Exercise prompt:
Select each line of the records that contains the word "point" and copy it out.

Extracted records
******************************
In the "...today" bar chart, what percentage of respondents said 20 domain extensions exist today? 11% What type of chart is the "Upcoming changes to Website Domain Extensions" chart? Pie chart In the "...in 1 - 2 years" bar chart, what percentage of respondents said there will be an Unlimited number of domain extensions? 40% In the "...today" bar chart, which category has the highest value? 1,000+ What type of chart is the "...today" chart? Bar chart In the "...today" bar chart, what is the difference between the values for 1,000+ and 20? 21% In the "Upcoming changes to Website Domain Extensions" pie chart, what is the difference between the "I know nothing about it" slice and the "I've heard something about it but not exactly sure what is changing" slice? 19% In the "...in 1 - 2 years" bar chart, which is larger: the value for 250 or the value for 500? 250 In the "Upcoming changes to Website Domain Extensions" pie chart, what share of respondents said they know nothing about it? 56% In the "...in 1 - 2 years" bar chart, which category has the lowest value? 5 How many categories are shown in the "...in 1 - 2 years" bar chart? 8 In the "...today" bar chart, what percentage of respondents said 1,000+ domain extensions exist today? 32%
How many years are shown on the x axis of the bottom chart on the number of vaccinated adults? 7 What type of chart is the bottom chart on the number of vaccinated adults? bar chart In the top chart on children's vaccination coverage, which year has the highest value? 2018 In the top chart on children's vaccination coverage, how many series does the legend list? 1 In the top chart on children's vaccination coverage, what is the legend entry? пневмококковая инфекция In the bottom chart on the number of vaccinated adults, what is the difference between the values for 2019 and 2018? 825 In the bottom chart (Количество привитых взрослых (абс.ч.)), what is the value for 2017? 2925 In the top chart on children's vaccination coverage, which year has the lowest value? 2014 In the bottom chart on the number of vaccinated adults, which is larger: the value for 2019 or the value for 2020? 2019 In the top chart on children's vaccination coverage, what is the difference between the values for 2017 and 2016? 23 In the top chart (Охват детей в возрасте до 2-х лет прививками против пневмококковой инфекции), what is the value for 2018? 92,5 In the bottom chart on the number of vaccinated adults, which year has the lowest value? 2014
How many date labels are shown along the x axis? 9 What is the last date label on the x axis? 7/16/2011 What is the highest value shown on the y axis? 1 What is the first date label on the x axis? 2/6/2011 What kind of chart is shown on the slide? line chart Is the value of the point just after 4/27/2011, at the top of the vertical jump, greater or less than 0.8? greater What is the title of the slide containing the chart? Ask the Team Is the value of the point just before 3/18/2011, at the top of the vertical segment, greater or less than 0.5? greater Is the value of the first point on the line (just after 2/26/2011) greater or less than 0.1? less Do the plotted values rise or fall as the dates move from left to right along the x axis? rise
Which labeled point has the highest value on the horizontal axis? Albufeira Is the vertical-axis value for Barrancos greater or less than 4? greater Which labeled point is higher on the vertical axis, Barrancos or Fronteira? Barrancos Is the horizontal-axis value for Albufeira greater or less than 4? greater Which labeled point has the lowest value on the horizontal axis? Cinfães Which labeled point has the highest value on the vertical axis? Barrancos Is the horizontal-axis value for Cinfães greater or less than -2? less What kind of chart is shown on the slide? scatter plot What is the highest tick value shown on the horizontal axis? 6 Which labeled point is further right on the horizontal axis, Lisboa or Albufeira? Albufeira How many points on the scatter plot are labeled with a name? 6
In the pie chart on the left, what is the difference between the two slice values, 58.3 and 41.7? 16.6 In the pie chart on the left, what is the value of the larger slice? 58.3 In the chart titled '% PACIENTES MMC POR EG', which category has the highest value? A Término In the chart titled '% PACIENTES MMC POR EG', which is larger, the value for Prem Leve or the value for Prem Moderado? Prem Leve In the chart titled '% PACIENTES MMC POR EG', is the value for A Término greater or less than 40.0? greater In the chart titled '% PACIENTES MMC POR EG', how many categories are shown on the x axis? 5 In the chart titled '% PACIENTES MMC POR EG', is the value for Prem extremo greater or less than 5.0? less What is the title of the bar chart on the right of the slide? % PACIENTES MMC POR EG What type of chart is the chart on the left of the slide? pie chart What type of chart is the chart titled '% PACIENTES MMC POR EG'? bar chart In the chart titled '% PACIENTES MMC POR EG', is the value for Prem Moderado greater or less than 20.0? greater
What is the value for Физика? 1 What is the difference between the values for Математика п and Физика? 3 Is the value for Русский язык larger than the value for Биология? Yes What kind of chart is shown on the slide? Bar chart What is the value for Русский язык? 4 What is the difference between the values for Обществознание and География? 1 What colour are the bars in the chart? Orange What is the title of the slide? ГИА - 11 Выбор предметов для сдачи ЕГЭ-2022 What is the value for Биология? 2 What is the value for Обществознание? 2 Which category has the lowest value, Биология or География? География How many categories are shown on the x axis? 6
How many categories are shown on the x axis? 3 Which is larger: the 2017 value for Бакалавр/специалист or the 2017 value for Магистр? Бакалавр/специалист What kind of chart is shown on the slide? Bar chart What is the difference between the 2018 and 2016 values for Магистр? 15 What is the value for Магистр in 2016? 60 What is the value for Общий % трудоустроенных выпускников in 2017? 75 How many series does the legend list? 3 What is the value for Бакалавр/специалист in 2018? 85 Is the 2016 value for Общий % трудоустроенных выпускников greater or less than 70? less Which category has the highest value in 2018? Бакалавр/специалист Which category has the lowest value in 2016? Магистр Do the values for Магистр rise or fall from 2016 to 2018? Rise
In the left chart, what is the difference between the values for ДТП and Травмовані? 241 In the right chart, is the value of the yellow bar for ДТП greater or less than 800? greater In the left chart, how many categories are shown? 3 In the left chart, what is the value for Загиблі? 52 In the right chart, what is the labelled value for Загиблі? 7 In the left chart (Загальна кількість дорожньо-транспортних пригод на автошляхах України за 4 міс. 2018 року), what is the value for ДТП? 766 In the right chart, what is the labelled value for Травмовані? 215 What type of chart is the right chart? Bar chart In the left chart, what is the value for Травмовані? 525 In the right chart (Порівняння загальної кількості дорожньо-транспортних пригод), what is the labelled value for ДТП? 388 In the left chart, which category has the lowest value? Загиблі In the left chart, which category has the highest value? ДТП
******************************
Solution to this problem:
How many date labels are shown along the x axis? 9 What is the last date label on the x axis? 7/16/2011 What is the highest value shown on the y axis? 1 What is the first date label on the x axis? 2/6/2011 What kind of chart is shown on the slide? line chart Is the value of the point just after 4/27/2011, at the top of the vertical jump, greater or less than 0.8? greater What is the title of the slide containing the chart? Ask the Team Is the value of the point just before 3/18/2011, at the top of the vertical segment, greater or less than 0.5? greater Is the value of the first point on the line (just after 2/26/2011) greater or less than 0.1? less Do the plotted values rise or fall as the dates move from left to right along the x axis? rise
Which labeled point has the highest value on the horizontal axis? Albufeira Is the vertical-axis value for Barrancos greater or less than 4? greater Which labeled point is higher on the vertical axis, Barrancos or Fronteira? Barrancos Is the horizontal-axis value for Albufeira greater or less than 4? greater Which labeled point has the lowest value on the horizontal axis? Cinfães Which labeled point has the highest value on the vertical axis? Barrancos Is the horizontal-axis value for Cinfães greater or less than -2? less What kind of chart is shown on the slide? scatter plot What is the highest tick value shown on the horizontal axis? 6 Which labeled point is further right on the horizontal axis, Lisboa or Albufeira? Albufeira How many points on the scatter plot are labeled with a name? 6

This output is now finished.